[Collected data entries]
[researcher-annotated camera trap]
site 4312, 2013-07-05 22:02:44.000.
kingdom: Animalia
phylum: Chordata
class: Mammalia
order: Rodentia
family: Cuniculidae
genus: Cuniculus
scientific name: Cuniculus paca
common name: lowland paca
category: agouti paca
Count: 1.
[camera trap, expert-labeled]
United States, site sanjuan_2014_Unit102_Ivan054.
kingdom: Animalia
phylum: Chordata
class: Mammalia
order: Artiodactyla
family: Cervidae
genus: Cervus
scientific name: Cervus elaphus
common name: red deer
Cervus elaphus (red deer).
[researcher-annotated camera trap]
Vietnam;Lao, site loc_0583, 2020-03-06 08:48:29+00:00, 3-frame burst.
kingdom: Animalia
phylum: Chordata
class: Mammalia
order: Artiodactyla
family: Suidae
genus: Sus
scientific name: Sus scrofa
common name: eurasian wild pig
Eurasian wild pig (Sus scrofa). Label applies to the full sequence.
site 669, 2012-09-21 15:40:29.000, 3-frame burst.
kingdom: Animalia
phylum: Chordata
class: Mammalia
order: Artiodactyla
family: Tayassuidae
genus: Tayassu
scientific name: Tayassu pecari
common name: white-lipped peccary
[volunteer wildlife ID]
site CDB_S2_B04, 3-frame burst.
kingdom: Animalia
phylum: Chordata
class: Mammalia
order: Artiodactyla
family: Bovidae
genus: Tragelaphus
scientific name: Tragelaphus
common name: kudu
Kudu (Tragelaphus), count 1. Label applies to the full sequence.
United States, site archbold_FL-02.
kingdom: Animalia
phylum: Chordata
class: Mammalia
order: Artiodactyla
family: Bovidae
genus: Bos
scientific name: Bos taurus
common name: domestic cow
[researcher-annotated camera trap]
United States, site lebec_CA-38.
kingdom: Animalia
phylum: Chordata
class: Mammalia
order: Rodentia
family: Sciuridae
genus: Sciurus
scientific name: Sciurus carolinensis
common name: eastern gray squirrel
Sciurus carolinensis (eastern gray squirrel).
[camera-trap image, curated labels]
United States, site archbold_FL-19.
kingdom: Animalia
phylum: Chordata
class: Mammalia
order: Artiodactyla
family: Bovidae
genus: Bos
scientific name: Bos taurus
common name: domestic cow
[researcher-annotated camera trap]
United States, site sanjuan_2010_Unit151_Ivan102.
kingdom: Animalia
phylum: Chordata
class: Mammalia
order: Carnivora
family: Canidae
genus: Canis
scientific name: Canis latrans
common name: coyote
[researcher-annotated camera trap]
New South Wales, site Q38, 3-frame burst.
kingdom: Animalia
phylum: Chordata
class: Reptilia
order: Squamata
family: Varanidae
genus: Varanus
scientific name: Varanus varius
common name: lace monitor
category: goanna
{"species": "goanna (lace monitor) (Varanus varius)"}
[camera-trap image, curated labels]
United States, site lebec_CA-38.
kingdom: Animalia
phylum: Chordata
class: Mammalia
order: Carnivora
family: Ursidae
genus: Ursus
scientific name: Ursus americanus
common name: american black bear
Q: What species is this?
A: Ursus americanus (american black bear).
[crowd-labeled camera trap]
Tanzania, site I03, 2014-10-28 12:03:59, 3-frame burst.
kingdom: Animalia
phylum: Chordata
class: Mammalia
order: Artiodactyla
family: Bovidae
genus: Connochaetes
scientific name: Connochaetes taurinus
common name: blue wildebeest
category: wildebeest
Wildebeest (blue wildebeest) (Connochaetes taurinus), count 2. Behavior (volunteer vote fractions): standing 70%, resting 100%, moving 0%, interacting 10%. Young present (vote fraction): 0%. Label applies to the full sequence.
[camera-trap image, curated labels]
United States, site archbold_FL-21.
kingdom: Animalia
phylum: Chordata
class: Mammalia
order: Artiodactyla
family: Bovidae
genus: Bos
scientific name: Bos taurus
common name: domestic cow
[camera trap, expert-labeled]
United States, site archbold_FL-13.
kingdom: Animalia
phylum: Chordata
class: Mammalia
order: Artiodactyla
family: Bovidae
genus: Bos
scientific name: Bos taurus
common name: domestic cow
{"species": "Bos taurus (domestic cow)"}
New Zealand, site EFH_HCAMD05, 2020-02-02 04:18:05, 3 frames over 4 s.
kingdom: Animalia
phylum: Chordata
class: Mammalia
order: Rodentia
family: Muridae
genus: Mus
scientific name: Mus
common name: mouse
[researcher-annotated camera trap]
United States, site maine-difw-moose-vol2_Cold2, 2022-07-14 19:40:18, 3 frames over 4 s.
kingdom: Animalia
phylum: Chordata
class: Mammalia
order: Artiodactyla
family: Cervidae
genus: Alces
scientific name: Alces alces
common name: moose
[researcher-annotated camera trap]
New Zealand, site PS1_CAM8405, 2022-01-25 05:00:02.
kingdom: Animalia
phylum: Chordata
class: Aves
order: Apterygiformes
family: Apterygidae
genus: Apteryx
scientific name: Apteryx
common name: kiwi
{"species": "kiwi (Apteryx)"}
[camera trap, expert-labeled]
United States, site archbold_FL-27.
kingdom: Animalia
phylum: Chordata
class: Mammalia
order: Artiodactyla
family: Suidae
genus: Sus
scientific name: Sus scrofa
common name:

▸ **WHAT YOU HAVE TO DO**
Write out all of the records exactly as they stand above.

▸ **EXERCISE SOLUTION**
[researcher-annotated camera trap]
site 4312, 2013-07-05 22:02:44.000.
kingdom: Animalia
phylum: Chordata
class: Mammalia
order: Rodentia
family: Cuniculidae
genus: Cuniculus
scientific name: Cuniculus paca
common name: lowland paca
category: agouti paca
Count: 1.
[camera trap, expert-labeled]
United States, site sanjuan_2014_Unit102_Ivan054.
kingdom: Animalia
phylum: Chordata
class: Mammalia
order: Artiodactyla
family: Cervidae
genus: Cervus
scientific name: Cervus elaphus
common name: red deer
Cervus elaphus (red deer).
[researcher-annotated camera trap]
Vietnam;Lao, site loc_0583, 2020-03-06 08:48:29+00:00, 3-frame burst.
kingdom: Animalia
phylum: Chordata
class: Mammalia
order: Artiodactyla
family: Suidae
genus: Sus
scientific name: Sus scrofa
common name: eurasian wild pig
Eurasian wild pig (Sus scrofa). Label applies to the full sequence.
site 669, 2012-09-21 15:40:29.000, 3-frame burst.
kingdom: Animalia
phylum: Chordata
class: Mammalia
order: Artiodactyla
family: Tayassuidae
genus: Tayassu
scientific name: Tayassu pecari
common name: white-lipped peccary
[volunteer wildlife ID]
site CDB_S2_B04, 3-frame burst.
kingdom: Animalia
phylum: Chordata
class: Mammalia
order: Artiodactyla
family: Bovidae
genus: Tragelaphus
scientific name: Tragelaphus
common name: kudu
Kudu (Tragelaphus), count 1. Label applies to the full sequence.
United States, site archbold_FL-02.
kingdom: Animalia
phylum: Chordata
class: Mammalia
order: Artiodactyla
family: Bovidae
genus: Bos
scientific name: Bos taurus
common name: domestic cow
[researcher-annotated camera trap]
United States, site lebec_CA-38.
kingdom: Animalia
phylum: Chordata
class: Mammalia
order: Rodentia
family: Sciuridae
genus: Sciurus
scientific name: Sciurus carolinensis
common name: eastern gray squirrel
Sciurus carolinensis (eastern gray squirrel).
[camera-trap image, curated labels]
United States, site archbold_FL-19.
kingdom: Animalia
phylum: Chordata
class: Mammalia
order: Artiodactyla
family: Bovidae
genus: Bos
scientific name: Bos taurus
common name: domestic cow
[researcher-annotated camera trap]
United States, site sanjuan_2010_Unit151_Ivan102.
kingdom: Animalia
phylum: Chordata
class: Mammalia
order: Carnivora
family: Canidae
genus: Canis
scientific name: Canis latrans
common name: coyote
[researcher-annotated camera trap]
New South Wales, site Q38, 3-frame burst.
kingdom: Animalia
phylum: Chordata
class: Reptilia
order: Squamata
family: Varanidae
genus: Varanus
scientific name: Varanus varius
common name: lace monitor
category: goanna
{"species": "goanna (lace monitor) (Varanus varius)"}
[camera-trap image, curated labels]
United States, site lebec_CA-38.
kingdom: Animalia
phylum: Chordata
class: Mammalia
order: Carnivora
family: Ursidae
genus: Ursus
scientific name: Ursus americanus
common name: american black bear
Q: What species is this?
A: Ursus americanus (american black bear).
[crowd-labeled camera trap]
Tanzania, site I03, 2014-10-28 12:03:59, 3-frame burst.
kingdom: Animalia
phylum: Chordata
class: Mammalia
order: Artiodactyla
family: Bovidae
genus: Connochaetes
scientific name: Connochaetes taurinus
common name: blue wildebeest
category: wildebeest
Wildebeest (blue wildebeest) (Connochaetes taurinus), count 2. Behavior (volunteer vote fractions): standing 70%, resting 100%, moving 0%, interacting 10%. Young present (vote fraction): 0%. Label applies to the full sequence.
[camera-trap image, curated labels]
United States, site archbold_FL-21.
kingdom: Animalia
phylum: Chordata
class: Mammalia
order: Artiodactyla
family: Bovidae
genus: Bos
scientific name: Bos taurus
common name: domestic cow
[camera trap, expert-labeled]
United States, site archbold_FL-13.
kingdom: Animalia
phylum: Chordata
class: Mammalia
order: Artiodactyla
family: Bovidae
genus: Bos
scientific name: Bos taurus
common name: domestic cow
{"species": "Bos taurus (domestic cow)"}
New Zealand, site EFH_HCAMD05, 2020-02-02 04:18:05, 3 frames over 4 s.
kingdom: Animalia
phylum: Chordata
class: Mammalia
order: Rodentia
family: Muridae
genus: Mus
scientific name: Mus
common name: mouse
[researcher-annotated camera trap]
United States, site maine-difw-moose-vol2_Cold2, 2022-07-14 19:40:18, 3 frames over 4 s.
kingdom: Animalia
phylum: Chordata
class: Mammalia
order: Artiodactyla
family: Cervidae
genus: Alces
scientific name: Alces alces
common name: moose
[researcher-annotated camera trap]
New Zealand, site PS1_CAM8405, 2022-01-25 05:00:02.
kingdom: Animalia
phylum: Chordata
class: Aves
order: Apterygiformes
family: Apterygidae
genus: Apteryx
scientific name: Apteryx
common name: kiwi
{"species": "kiwi (Apteryx)"}
[camera trap, expert-labeled]
United States, site archbold_FL-27.
kingdom: Animalia
phylum: Chordata
class: Mammalia
order: Artiodactyla
family: Suidae
genus: Sus
scientific name: Sus scrofa
common name:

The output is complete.